THE HOLY FACE: THE VEIL OF MANOPPELLO


I didn’t want to be manic because Monday’s over. Today’s Tuesday. So I woke up early and didn’t skip any process in my morning routine. To my frustration, when I arrived at CPAR, no seat was available for me. First come, first served. I avoided the stress of waiting for someone to leave his chair. Upon getting the answer key, I hurried back to my dormitory and checked my papers. I wasn’t happy with the results for I computed an unadjusted average of 76%. I felt depressed so I slept for three hours. Good thing! Sir Ed visited and treated us at Shakey’s. I really enjoyed the food but the company’s even more mood-boosting. The belittling feeling of getting those low marks seemed to have abated.

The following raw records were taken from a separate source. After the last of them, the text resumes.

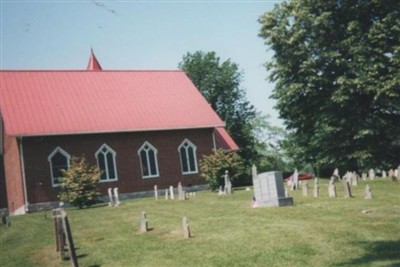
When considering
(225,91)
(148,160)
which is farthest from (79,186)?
(225,91)

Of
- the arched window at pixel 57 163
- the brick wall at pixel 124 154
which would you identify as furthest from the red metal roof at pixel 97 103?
the arched window at pixel 57 163

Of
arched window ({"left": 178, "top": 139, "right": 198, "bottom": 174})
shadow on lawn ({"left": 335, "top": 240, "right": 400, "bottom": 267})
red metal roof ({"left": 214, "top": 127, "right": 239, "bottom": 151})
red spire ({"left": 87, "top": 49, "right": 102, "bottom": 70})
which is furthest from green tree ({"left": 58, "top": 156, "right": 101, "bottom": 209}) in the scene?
red spire ({"left": 87, "top": 49, "right": 102, "bottom": 70})

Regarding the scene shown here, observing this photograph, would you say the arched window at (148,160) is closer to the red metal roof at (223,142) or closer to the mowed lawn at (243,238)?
the red metal roof at (223,142)

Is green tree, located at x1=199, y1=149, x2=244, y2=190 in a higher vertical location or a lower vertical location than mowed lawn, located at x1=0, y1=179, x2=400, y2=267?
higher

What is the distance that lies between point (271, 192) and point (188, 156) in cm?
1913

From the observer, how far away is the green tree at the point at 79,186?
28.9 m

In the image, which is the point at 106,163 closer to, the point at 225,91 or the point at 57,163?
the point at 57,163

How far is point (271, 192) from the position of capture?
1898 centimetres

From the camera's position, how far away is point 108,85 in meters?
38.8

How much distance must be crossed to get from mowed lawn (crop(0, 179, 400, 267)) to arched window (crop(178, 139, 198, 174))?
1734 centimetres

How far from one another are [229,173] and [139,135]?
822 centimetres

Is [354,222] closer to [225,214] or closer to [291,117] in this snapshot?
[225,214]

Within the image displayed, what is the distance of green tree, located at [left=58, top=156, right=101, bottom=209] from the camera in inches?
1139

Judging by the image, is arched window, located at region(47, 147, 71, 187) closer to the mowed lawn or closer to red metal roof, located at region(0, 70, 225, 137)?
red metal roof, located at region(0, 70, 225, 137)
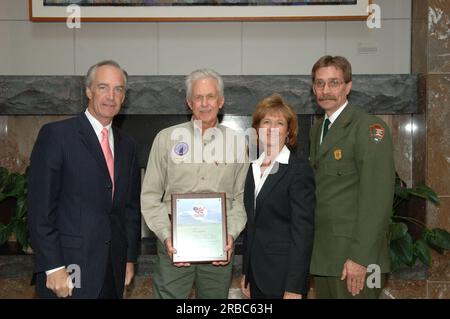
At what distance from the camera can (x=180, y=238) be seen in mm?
2318

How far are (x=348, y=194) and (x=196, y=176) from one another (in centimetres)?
70

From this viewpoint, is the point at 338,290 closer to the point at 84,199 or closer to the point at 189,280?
the point at 189,280

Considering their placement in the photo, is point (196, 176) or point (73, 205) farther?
point (196, 176)

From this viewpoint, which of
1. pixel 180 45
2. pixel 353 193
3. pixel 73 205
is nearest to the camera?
pixel 73 205

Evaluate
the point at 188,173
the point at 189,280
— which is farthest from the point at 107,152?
the point at 189,280

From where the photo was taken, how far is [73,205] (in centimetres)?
214

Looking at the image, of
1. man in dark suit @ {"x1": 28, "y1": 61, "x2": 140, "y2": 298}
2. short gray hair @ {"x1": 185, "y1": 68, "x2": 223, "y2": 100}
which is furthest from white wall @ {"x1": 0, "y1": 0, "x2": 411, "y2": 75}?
man in dark suit @ {"x1": 28, "y1": 61, "x2": 140, "y2": 298}

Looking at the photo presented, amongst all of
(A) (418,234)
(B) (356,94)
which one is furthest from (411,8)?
(A) (418,234)

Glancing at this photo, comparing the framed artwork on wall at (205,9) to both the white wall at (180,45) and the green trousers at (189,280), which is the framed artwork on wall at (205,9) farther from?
the green trousers at (189,280)

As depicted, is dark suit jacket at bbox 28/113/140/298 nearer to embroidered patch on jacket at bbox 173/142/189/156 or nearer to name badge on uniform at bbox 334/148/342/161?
embroidered patch on jacket at bbox 173/142/189/156

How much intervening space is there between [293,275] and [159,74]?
2734 millimetres

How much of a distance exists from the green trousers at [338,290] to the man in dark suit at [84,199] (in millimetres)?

It’s Mama’s birthday today, September 15, the Feast Day of Our Lady of Sorrows as well. At 5:00 PM, I went to UST to attend the mass. I was not aware that it was a concelebrated mass. Five priests officiated. Why? It’s because the Veil of Manoppello has come for the parishioners. It was my first time to attend a mass with an Italian priest who spoke the homily. Along with him was a Filipino priest who was assigned at the Diocese of Rome. The latter served as the former’s translator. When it was my turn to touch the relic, I said a little prayer— a brief but very profound prayer.

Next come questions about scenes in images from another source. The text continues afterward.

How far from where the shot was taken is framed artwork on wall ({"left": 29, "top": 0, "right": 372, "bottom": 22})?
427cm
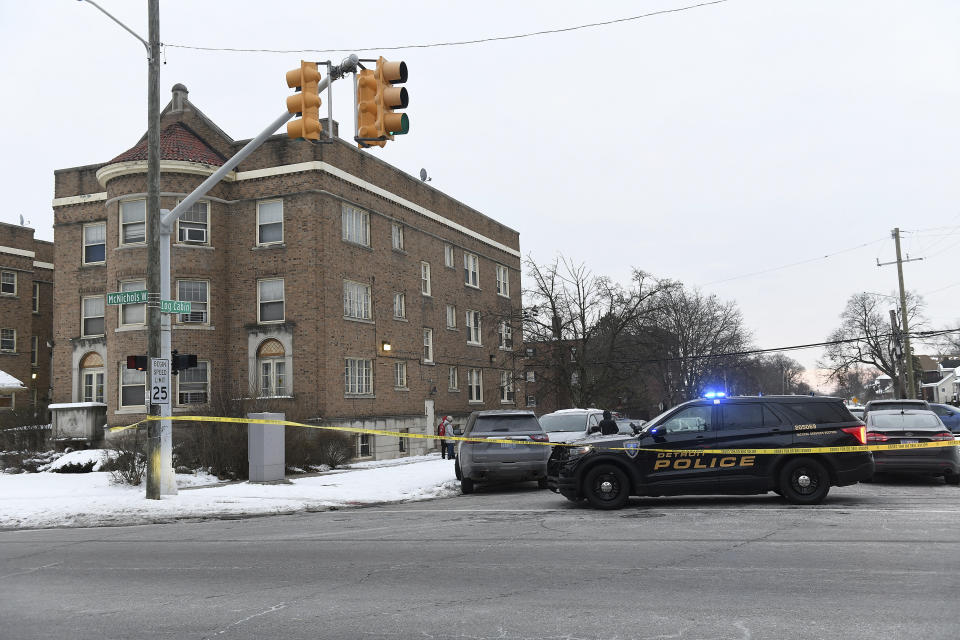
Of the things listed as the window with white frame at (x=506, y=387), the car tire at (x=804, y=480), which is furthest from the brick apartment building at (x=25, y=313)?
the car tire at (x=804, y=480)

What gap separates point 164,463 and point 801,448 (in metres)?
11.3

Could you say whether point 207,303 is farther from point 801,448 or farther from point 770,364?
point 770,364

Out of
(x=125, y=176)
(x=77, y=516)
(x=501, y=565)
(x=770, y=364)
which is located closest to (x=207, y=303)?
(x=125, y=176)

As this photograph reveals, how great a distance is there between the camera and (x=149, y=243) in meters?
15.9

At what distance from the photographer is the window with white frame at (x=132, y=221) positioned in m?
28.8

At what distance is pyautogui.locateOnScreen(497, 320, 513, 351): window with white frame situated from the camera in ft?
143

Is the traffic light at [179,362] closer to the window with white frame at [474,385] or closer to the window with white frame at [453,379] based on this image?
the window with white frame at [453,379]

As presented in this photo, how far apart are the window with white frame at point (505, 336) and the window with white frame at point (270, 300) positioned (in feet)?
51.1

Pamphlets were given to us about the Veil of Jerusalem: The Face of Mercy which wrote:

“The account of the resurrection of the Lord (Jn. 20:19) narrates that inside the empty tomb where Jesus was laid down, several burial clothes were found including the cloth that wrapped Jesus’ head. St. Peter entered the tomb followed by St. John who gazed at the cloth that covered the face of Jesus.

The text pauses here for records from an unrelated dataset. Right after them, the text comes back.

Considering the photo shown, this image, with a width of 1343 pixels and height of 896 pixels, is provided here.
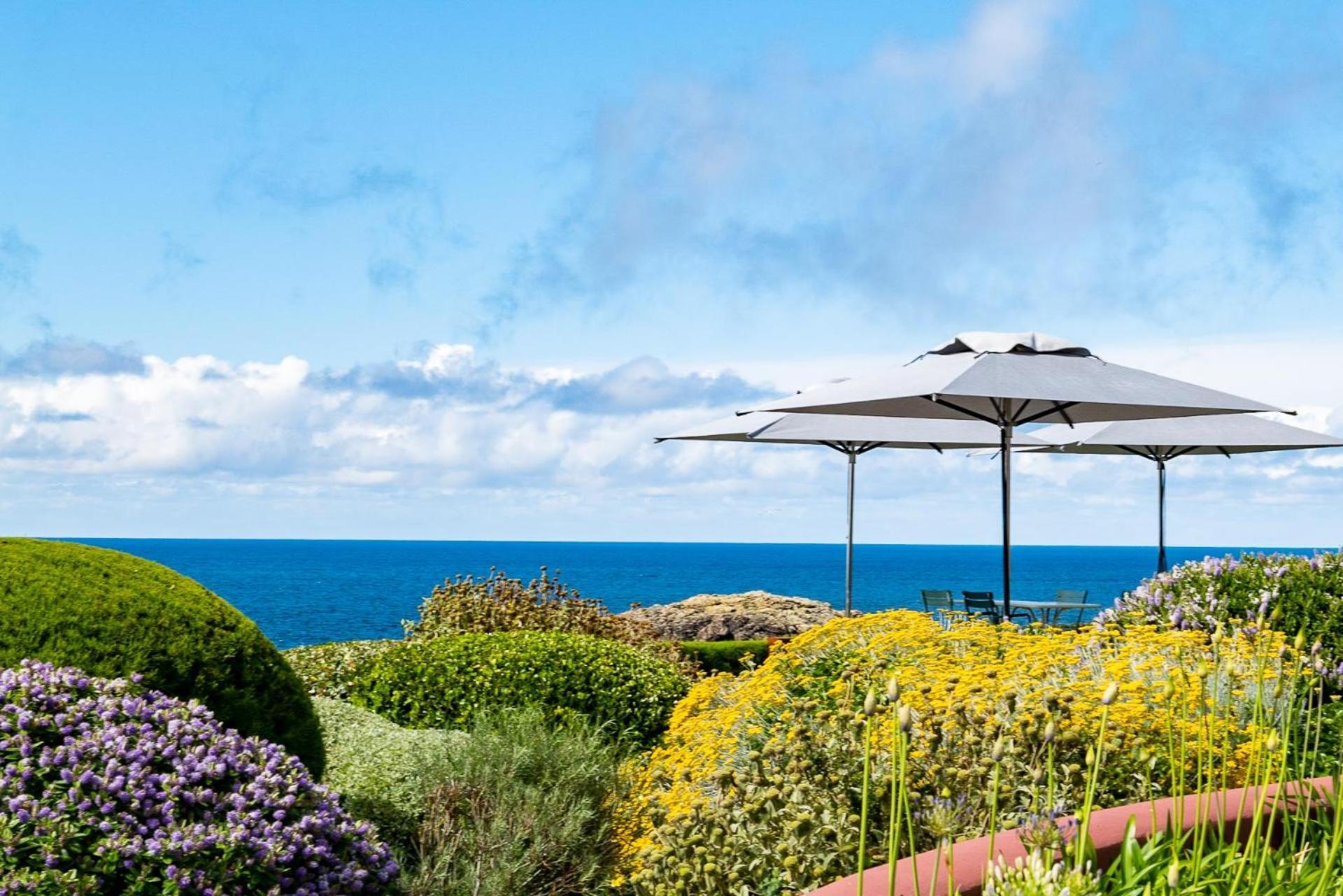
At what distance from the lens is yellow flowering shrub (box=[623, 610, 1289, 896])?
146 inches

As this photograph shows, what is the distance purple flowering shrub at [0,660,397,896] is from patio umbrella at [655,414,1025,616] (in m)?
7.17

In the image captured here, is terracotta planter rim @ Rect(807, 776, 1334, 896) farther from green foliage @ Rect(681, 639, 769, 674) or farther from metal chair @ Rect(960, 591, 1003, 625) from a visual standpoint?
metal chair @ Rect(960, 591, 1003, 625)

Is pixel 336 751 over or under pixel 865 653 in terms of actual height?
under

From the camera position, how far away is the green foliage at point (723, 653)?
1126 centimetres

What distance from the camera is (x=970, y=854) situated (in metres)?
2.94

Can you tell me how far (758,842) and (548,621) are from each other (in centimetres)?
657

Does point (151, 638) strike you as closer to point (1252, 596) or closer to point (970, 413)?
point (1252, 596)

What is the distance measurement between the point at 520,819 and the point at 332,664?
15.7 ft

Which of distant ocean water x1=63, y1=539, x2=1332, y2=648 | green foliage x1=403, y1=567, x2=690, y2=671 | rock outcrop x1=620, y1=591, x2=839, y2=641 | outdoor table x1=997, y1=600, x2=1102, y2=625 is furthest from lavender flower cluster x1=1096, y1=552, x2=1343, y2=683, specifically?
distant ocean water x1=63, y1=539, x2=1332, y2=648

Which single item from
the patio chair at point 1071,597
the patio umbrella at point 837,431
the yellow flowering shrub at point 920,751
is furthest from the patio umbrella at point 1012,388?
the patio chair at point 1071,597

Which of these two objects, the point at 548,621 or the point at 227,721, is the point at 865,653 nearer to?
the point at 227,721

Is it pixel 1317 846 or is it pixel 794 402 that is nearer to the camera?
pixel 1317 846

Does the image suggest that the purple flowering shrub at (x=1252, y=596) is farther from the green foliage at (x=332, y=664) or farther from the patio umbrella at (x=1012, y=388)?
the green foliage at (x=332, y=664)

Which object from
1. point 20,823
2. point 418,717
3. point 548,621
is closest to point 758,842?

“He saw and believed” that indeed Jesus is Risen from the Dead.

After scrutinizing the image of the Lord’s face imprinted on the veil, St. John concluded that the Crucified Jesus, who was once buried in the tomb, is in fact, risen. He is ‘alive.’ The veil is the proof of the resurrection.

Together with the other burial clothes, the ‘veil’ on which the picture of the Lord was impressed at the moment of the resurrection was brought to the Blessed Mother Mary.

She kept them in her custody until the time she was taken up into heaven; then, they were entrusted to the Apostles who, in turn, entrusted them to others for veneration and safekeeping.

Question and Answer:

What is the ‘sudarium of Oviedo’?

               It is towel used to absorb the blood and water coming out from the nose and mouth of Jesus while being brought down from the cross. This absorbent cloth covered Jesus’ face after He was crucified. It is now kept in the Cathedral of San Salvador at Oviedo in Spain. It is the veil of the Holy Friday depicting the ‘passion of Jesus’.

What is the ‘shroud of Turin’?

               It is a four-meter linen cloth bearing the image of a man who appears to have suffered physical torture like flagellations and crucifixion. It is believed to be the shroud used to wrap the dead body of Jesus before it was laid down in the tomb. It is the veil of the Holy Saturday depicting the ‘death of Jesus’.

What is the ‘veil of Jerusalem’?

               It is a precious marine byssus that was put over the face of the Lord as the last homage to the divine King. At the moment of the resurrection, the image of the face of the ‘Risen Lord’ was imprinted on the veil. It is the veil of the Easter Sunday, a relic of the Resurrection. It is also called the ‘Veronica’ or ‘veil of Manoppello’.

Historical facts on the Veil of Manoppello:

Year c.33

The crucifixion and death of Jesus Christ. The veil of Jerusalem containing the image of the Risen Lord was found by the Apostles in the tomb where Jesus was laid down for three days.

Year c.40-50

As a personal request of King Abgar V, the veil was brought by St. Jude Thaddeus in Edessa (Syria) where it was eventually called the ‘mandylion of Edessa’.

Year c. 547

The veil was traditionally kept in the Hagia Sophia in Constantinople where it was venerated as the ‘acheiropoietos’: a mysterious image not painted by human hands.

Year c. 705

The acheiropoietos was already venerated in Rome at the chapel of Sancta Sanctorum, the Apostolic Palace in St. John Lateran.

Year c. 1200

The veil kept in the St. Peter’s Basilica was already called the ‘veil of Veronica’ or simply ‘Veronica’.

Year c. 1506 (1608)

The ‘veil of Veronica’ was brought to a small town of Manoppello in Abruzzo. From then, it began to be called the ‘Holy Face of Manoppello’.

Year 2015

The replica of the ‘human face’ of God will be enthroned at the Sagrada Familia Parish as a gift of the rector of the Basilica of Fr. Carmine Cucinelli, OFMCap Volto Santo of Manoppello, (Italy) and Ms. Daisy Neves (Seattle, USA).”

 

Whenever I feel off-form, I attend the mass— the highest form of veneration. Just like today, my bodily, mental, and spiritual health seemed to have been restored. I feel motivated, driven and fuelled with passion. Thanks be to God!